Conflit Municipalité /Rogers sur le projet de recouvrement du canal
Huit ans après, soit le 5 janvier 2003, Rogers décide d’agrandir son parking selon un projet de Rs 4 millions. Les travaux devraient être complètement terminés d’ici trois semaines car cette dalle constituant l’esplanade du nouveau parking est en train de sécher et les piliers de soutènement sont toujours là.
Mais le Conseil Municipal persiste et signe, en l’occurrence dans un courier daté du 14 avril 2003 envoyé par le Deputy City Engineer au Town Clerk pour soutenir que les travaux de Rogers pour son parking se poursuivent “without an appropriate Development Permit and a Building Permit”. Un autre rapport de l’assistant ingénieur de la ville date du 30 janvier 2003 ne laisse déjà aucun doute sur les conséquences possibles :
“All the stones removed from the bed has been partly piled at a particular place and some seem to have been carried away”(Idem)
Mais c’est surtout le paragraphe suivant qui retient l’attention:
«Casting of the cover slab over the stream which we presume will be done, will limit the cross-sectional area and looking into the volume of water that drains from the vast catchment area may prove to the catastrophic during continuous heavy rainfall whereby we may be liable to reinstate damages caused to public/private properties.”(Idem)

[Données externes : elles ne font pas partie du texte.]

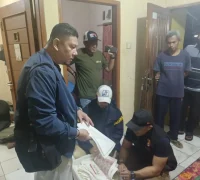 Polisi menunjukkan barang bukti uang palsu dan alat produksi saat pengungkapan kasus di Purwakarta.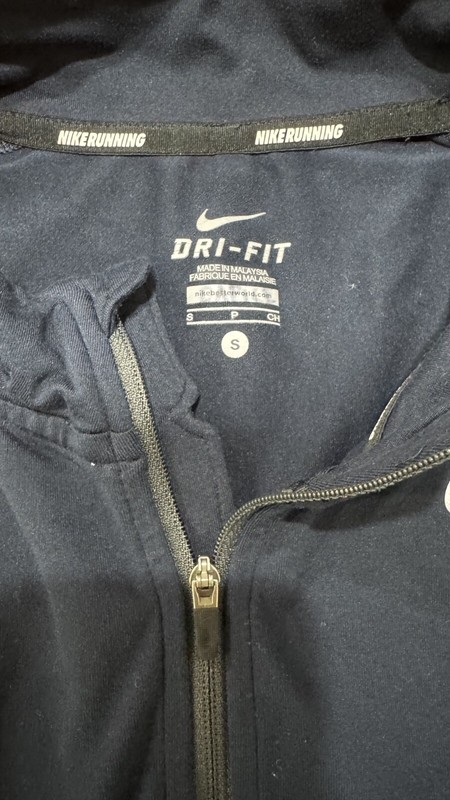 Nike Dri-Fit Element Quarter Zip Running Shirt Mens Small 1/4 Zip Pullover gallery
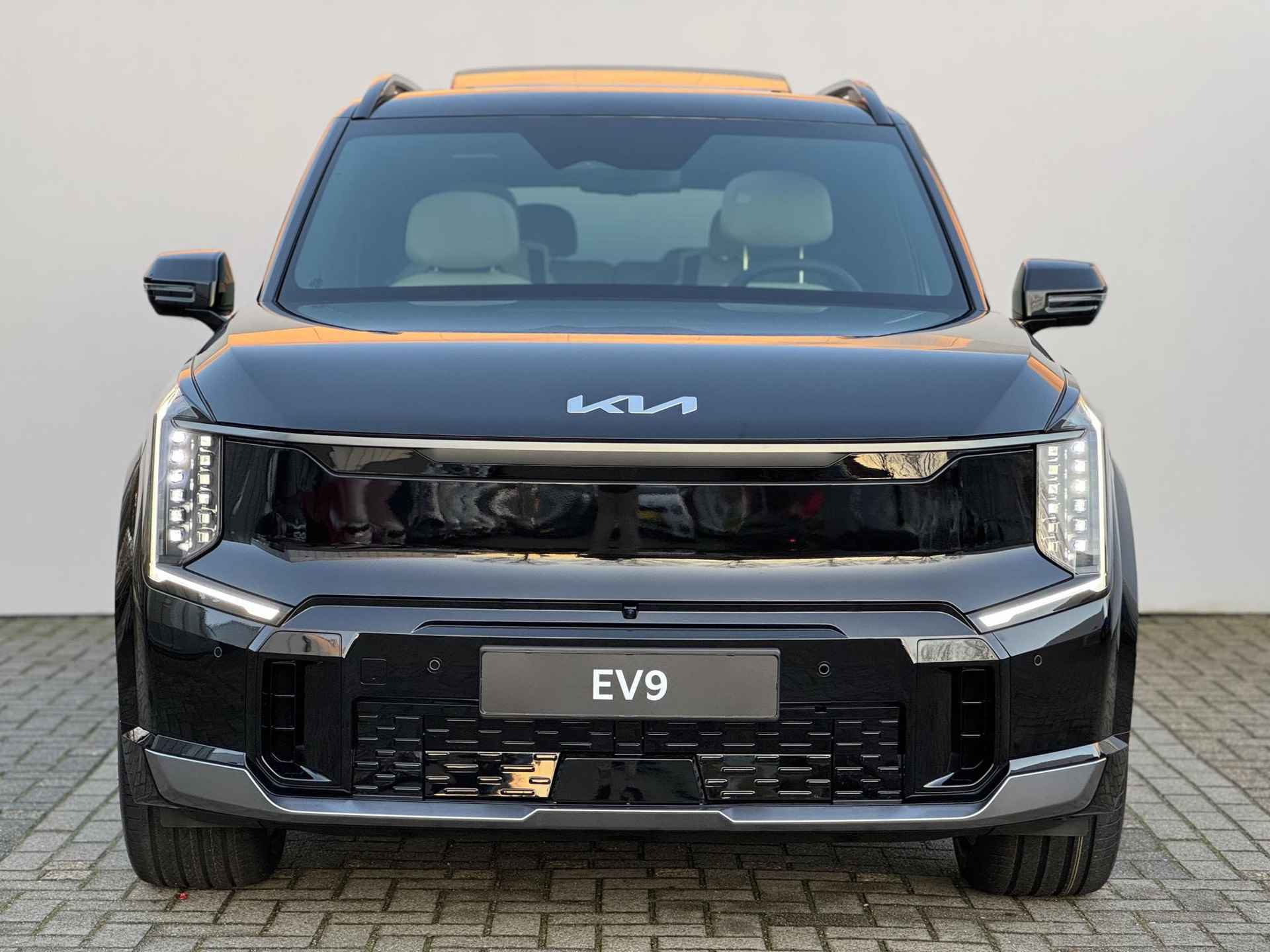 Kia EV9 Launch Edition GT-Line AWD 6p. 100 kWh | Beperkte voorraad beschikbaar! | Verkrijgbaar als 6 of 7-zits | 210 kW laadvermogen | 2500 kg toegestaan trekgewicht - 2/67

Ce qui s’est avéré juste par la suite: catastrophique dès les incessantes pluies…Entre-temps, la municipalité a saisi la justice pour faire arrêter les travaux de Rogers, et c’est cette dernière qui remporter la joute en février 2003. La compagnie reprend donc ses travaux. Et le 15 avril décision est prise à la municipalité de préparer les affidavits pour prendre action légale cpntre Rogers pour une demande de “Stop Order”. L’affaire est portée par la Municipalité de Port-Louis le vendredi 18 avril devant la Cour Suprême et a été renvoyée à lundi avec la convocation de Rogers par le juge Asraf Caunhye.